++++ STORED DATA

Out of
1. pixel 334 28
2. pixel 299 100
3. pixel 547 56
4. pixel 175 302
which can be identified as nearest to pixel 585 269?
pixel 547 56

++++++++

▸ **EXERCISE AIM**: Quote the entries above word for word, keeping every line as it appears.

▸ **RESULT BELOW**:
Out of
1. pixel 334 28
2. pixel 299 100
3. pixel 547 56
4. pixel 175 302
which can be identified as nearest to pixel 585 269?
pixel 547 56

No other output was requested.